**TEXT:**
----------------
However, in practice, the shared libraries on most systems do not change often. Therefore, it is possible to compute a likely load address for every shared library on the system before it is needed, and store that information in the libraries and executables. If every shared library that is loaded has undergone this process, then each will load at their predetermined addresses, which speeds up the process of dynamic linking. This optimization is known as prebinding in Mac OS X and prelinking in Linux. Disadvantages of this technique include the time required to precompute these addresses every time the shared libraries change, the inability to use address space layout randomization, and the requirement of sufficient virtual address space for use (a problem that will be alleviated by the adoption of 64-bit architectures, at least for the time being).
----------------
**DATASET EXCERPTS:**

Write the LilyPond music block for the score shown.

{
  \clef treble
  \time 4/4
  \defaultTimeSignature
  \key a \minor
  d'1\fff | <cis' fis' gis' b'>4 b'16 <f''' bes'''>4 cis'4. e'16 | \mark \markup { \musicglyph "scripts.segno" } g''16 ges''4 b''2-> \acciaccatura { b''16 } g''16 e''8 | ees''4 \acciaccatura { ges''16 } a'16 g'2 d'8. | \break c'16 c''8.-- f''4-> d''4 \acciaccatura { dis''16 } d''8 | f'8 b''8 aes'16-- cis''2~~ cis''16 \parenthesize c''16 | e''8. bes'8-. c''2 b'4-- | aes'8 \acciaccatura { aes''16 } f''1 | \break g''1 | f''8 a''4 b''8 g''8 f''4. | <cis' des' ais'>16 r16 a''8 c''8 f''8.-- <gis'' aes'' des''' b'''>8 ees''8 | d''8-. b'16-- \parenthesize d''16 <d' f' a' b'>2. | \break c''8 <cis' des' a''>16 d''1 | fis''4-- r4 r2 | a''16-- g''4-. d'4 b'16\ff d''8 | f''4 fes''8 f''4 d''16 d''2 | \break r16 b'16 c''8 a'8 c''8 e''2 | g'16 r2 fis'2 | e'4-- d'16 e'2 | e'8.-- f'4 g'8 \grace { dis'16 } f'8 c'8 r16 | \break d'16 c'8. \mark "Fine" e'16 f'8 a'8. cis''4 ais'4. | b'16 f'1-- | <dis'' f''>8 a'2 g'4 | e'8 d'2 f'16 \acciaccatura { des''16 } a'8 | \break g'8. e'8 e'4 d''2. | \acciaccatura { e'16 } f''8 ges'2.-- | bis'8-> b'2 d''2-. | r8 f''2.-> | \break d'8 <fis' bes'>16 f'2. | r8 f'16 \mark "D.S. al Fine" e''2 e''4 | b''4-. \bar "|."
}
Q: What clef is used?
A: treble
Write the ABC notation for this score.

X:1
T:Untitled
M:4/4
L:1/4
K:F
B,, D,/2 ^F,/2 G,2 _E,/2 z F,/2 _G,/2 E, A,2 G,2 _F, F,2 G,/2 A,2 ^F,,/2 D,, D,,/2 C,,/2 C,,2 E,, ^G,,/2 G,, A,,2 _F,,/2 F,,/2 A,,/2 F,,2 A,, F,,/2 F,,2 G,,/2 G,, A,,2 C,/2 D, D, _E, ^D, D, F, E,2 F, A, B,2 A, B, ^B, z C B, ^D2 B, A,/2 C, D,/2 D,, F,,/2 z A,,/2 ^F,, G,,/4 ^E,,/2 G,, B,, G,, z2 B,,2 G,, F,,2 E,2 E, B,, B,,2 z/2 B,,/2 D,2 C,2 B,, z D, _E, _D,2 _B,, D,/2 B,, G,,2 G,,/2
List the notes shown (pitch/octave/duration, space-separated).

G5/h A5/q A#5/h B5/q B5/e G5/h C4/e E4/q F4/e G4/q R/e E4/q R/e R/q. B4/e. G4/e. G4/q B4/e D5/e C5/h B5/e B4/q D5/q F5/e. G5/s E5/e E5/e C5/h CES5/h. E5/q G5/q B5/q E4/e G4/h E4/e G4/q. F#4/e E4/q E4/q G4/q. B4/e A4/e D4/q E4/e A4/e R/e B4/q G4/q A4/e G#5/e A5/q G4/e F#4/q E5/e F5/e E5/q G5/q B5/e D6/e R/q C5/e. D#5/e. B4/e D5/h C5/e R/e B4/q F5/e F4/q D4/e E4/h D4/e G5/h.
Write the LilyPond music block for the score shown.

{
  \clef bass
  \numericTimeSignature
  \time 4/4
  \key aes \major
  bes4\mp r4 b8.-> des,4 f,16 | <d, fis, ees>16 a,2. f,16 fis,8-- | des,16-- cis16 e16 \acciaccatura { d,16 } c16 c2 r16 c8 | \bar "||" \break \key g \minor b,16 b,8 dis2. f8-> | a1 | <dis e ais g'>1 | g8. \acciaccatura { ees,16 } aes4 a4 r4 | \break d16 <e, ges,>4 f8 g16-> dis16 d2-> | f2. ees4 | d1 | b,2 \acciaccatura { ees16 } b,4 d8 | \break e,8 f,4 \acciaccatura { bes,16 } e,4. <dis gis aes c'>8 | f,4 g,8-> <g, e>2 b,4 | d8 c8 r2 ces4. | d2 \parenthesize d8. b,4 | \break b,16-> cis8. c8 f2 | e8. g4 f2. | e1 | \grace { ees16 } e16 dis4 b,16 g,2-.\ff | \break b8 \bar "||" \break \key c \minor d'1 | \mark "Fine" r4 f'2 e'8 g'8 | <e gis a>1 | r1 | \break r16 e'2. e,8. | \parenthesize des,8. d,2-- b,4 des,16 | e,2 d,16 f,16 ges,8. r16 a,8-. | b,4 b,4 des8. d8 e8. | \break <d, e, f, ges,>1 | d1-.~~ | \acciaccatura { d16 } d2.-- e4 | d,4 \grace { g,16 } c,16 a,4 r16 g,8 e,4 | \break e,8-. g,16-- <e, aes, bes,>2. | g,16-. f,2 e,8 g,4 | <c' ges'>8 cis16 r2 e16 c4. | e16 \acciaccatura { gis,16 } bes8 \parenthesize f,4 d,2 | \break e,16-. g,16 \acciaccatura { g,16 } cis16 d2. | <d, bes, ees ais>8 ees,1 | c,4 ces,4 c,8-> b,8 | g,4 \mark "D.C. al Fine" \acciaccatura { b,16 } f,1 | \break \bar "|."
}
----------------
**TASKS:**
1. Can you return everything in the prelinking text from "However, in practice, the" down to "the time being).", copied word for word?
2. Could you carry the prelinking text forward past its last sentence?
The entries come from a separate source.

**RESULTS OF THE EXERCISE:**
1.
However, in practice, the shared libraries on most systems do not change often. Therefore, it is possible to compute a likely load address for every shared library on the system before it is needed, and store that information in the libraries and executables. If every shared library that is loaded has undergone this process, then each will load at their predetermined addresses, which speeds up the process of dynamic linking. This optimization is known as prebinding in Mac OS X and prelinking in Linux. Disadvantages of this technique include the time required to precompute these addresses every time the shared libraries change, the inability to use address space layout randomization, and the requirement of sufficient virtual address space for use (a problem that will be alleviated by the adoption of 64-bit architectures, at least for the time being).

2.
An old method was to examine the program at load time and replace all references to data in the libraries with pointers to the appropriate memory locations once all libraries have been loaded. On Windows 3.1 (and some embedded systems such as Texas Instruments calculators), the references to patch were arranged as linked lists, allowing easy enumeration and replacement. Nowadays, most dynamic library systems link a symbol table with blank addresses into the program at compile time. All references to code or data in the library pass through this table, the import directory. At load time the table is modified with the location of the library code/data by the loader/linker. This process is still slow enough to significantly affect the speed of programs that call other programs at a very high rate, such as certain shell scripts.

The library itself contains a jump table of all the methods within it, known as entry points. Calls into the library "jump through" this table, looking up the location of the code in memory, then calling it. This introduces overhead in calling into the library, but the delay is usually so small as to be negligible.

Locating libraries at runtime

Dynamic linkers/loaders vary widely in functionality. Some depend on explicit paths to the libraries being stored in the executable. Any change to the library naming or layout of the filesystem will cause these systems to fail. More commonly, only the name of the library (and not the path) is stored in the executable, with the operating system supplying a system to find the library on-disk based on some algorithm.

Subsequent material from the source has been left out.